Fredric Jameson’un soruna getirdiği açıklığın hayli yararlı olacağını düşünüyorum:

“Yapı ve üstyapıyı kendi başına tam gelişkin bir kuram olarak değil de, çözümü her zaman özgül ve yeniliğe açık bir sorunun adı olarak kavrarsanız her şey değişir.”3

Buradan devam edersek, böyle bir özgüllüğün ve yeniliğin genel kuram düzeyinde gerçekleşebileceğini hiç düşünmemek gerekir. Genel kuram düzeyinde kalındığı sürece, kültürün bir üstyapı öğesi olduğunu, yapı ve diğer üstyapısal öğeler tarafından belirlendiğini, kendisinin de diğer üstyapısal öğeleri ve yapıyı şu ya da bu biçimde ve ölçüde yeniden belirlediğini söylemenin ötesine gidilemez. En çoğu, bu belirlenme ve yeniden belirlemenin muhtemelen hangi yollardan gerçekleşiyor olabileceğine ilişkin birtakım varsayımlara ve modellere ulaşılabilir. Bu kadar. Bu kadarı ise “somut durumun somut tahlili” değildir.

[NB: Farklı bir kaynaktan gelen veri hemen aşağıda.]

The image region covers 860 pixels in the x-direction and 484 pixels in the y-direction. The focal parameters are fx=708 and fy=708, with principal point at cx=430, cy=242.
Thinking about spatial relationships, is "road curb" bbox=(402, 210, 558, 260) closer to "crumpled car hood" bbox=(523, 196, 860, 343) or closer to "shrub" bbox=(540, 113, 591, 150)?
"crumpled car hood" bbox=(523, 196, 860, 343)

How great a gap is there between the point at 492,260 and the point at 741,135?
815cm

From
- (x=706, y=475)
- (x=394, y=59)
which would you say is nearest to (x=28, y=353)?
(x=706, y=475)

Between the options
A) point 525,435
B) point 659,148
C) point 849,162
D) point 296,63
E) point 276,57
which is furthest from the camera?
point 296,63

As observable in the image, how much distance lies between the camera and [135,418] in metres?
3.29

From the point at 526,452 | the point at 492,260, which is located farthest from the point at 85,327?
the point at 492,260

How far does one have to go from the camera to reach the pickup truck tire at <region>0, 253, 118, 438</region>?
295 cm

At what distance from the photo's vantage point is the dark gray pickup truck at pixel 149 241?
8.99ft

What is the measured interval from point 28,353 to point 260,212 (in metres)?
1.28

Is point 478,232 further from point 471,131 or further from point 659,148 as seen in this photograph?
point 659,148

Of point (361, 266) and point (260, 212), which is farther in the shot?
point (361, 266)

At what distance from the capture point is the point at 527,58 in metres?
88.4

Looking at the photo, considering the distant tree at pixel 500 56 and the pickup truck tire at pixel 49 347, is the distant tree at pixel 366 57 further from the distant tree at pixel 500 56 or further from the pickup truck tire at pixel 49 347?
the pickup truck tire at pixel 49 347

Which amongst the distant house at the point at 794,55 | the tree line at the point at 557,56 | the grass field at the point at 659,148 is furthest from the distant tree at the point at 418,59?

O halde daha ileri adımlar atılması gerekiyor. “Daha ileri adımlar”, sanılabileceği gibi hemen verili bir ülke somutluğuna balıklama dalmayı gerektirmez. Bundan önce, çözümleme açısından özel önem taşıyan kimi soru başlıklarının ve süreçlerin tanımlanıp yerli yerine oturtulması mümkündür. Bir üstyapı öğesi olarak kültürden söz ediyorsak, daha herhangi bir toplumsal formasyon somutluğuna inmeden, bununla ilgili birtakım özel başlıkları sıralayabiliriz. Genel olarak kapitalist bir toplumsal formasyon gündemdeyse, kültürle birinci derecede ilgili olgular şöyle tanımlanabilir: Burjuva devriminin tarihsel kesiti ve içeriği (radikalliği, kitleselliği ve demokratikliği); burjuva devrimi öncesi kültürel miras ve bunun yeniden şekillendirilmesi; tarihsel boyutuyla kurumsallıklar (din, eğitim-okul, aile, siyaset, hukuk, askerlik vb.); kentsel ve kırsal nüfusun göreli dağılımı; ideolojik süreçler sınıf oluşumu ve sınıf pratiği.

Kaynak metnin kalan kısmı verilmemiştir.